Bolinas | Straight out from the ramp |
9:00 am to 10:30 am | 2’, sets 2 ½‘ |
Mid dropping tide (0.2 ft at 12 noon) | Steady onshore breeze |
Sunny and warm | Fun session |
Knee high curls again. In the above photo Mary lines up a swell, catches it and gets a descent ride. What started out to be disappointing conditions turned out to be a fun session. This morning’s buoy report had west swells at 6.2 ft at 11 seconds, 1.2 ft south swells at 12 seconds and NNW winds at 15.5 knots, not exactly stellar conditions.
When I arrived at Bolinas, Mary was already in the water, Matt was suiting up, and few moments later Robert the Larkspur carpenter arrived. I watched Mary catch a few waves from the overlook and was disappointed; small mushy waves again. Also the wind was a surprise, it was onshore. What happened to the strong NNW winds in the buoy report? Should I go out or kiss it off? I have a lot of other things to do. I’m at the beach, my friends are going out, I haven’t surfed for a week and it’s warm and sunny, thus I decided to do it.

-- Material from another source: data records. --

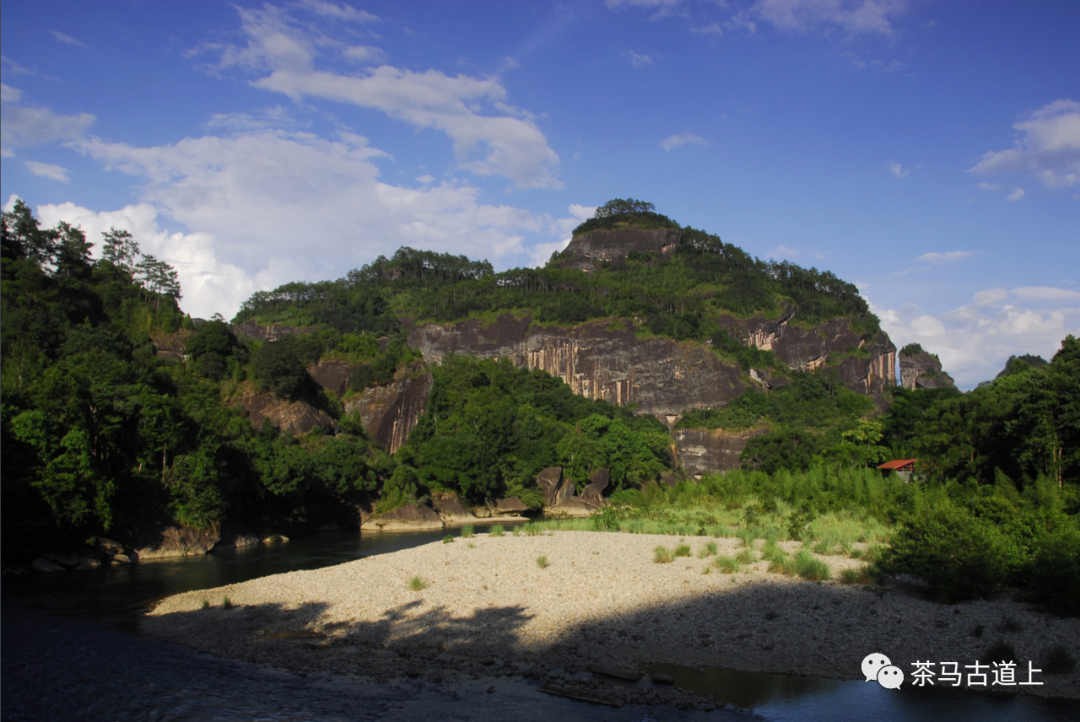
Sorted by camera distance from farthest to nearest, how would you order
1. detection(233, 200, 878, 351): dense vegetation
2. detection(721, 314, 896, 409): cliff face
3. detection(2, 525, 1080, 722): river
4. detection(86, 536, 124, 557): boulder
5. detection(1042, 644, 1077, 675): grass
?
detection(721, 314, 896, 409): cliff face, detection(233, 200, 878, 351): dense vegetation, detection(86, 536, 124, 557): boulder, detection(1042, 644, 1077, 675): grass, detection(2, 525, 1080, 722): river

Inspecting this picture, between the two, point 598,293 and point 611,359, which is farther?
point 598,293

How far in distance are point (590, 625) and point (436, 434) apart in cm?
6143

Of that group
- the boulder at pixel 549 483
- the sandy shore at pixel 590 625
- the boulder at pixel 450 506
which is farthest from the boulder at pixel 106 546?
the boulder at pixel 549 483

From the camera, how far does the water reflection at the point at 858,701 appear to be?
464 inches

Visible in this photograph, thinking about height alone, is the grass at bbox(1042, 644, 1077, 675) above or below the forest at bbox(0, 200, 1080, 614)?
below

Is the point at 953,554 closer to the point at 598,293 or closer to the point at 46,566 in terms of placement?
the point at 46,566

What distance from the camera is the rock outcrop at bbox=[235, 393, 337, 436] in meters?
66.6

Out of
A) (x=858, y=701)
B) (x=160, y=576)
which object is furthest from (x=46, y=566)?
(x=858, y=701)

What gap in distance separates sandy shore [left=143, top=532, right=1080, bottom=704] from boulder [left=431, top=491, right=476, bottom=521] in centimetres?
4118

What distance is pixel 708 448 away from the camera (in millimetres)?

Mary and Matt were at the peak south of the ramp when I entered the water. I went straight out hoping to connect with great lefts I rode here last Monday. There was a small ground swell running resulting in two foot walls that lined up across the Bolinas beach. The first few waves I caught closed out. I moved further north. The last couple weeks I lined up at the north end of the seawall to catch the good lefts. I tried that again and connected. The shape of the bottom forces these walls to peel to the left. I got one good small left curl and then another one and another. I managed to get up quickly, turn sharply to left, step to the middle of the board to hum through the first section, let the swell build and then step to the nose as the wave closed out in the shore break. I did this nine times this morning. Keep in mind that I do have a loose definition of a “nose ride”. Anywhere beyond the midpoint of the board is a nose ride for me, but all of them were long in the curl rides.
When Robert paddled out he immediately turned and stroked into a good left curl. Later I saw Matt on a good left kneeling on one knee with his back to the wave and going on and on until the wave collapsed on shore. After a while all four of us were at the north end of the wall connecting on these small clean left waves. Mary and Robert kept eyeing the Patch. Every ten minutes or so an appealing set of waves would be breaking beyond the outside rock. Around 10:30 am they began the long paddle to the Patch to take advantage of these waves. I had to take the water samples to Branson thus after another long left curl that put be in ankle deep water at the shore I decided that was it for me.
The warm sunshine felt good when getting out of my wetsuit. After gathering a water sample, Matt came in and a few minutes later Mary and Robert returned from their journey to the Patch. They claimed it was great, but I didn’t believe them. A surfer never admits that a long paddle to get to some distance break was not worth it. All four of us agreed that it was a beautiful morning and a fun session, and we were all looking forward to the reported arrival of the first big south swell of the season that is supposed to arrive late Thursday and last through the weekend.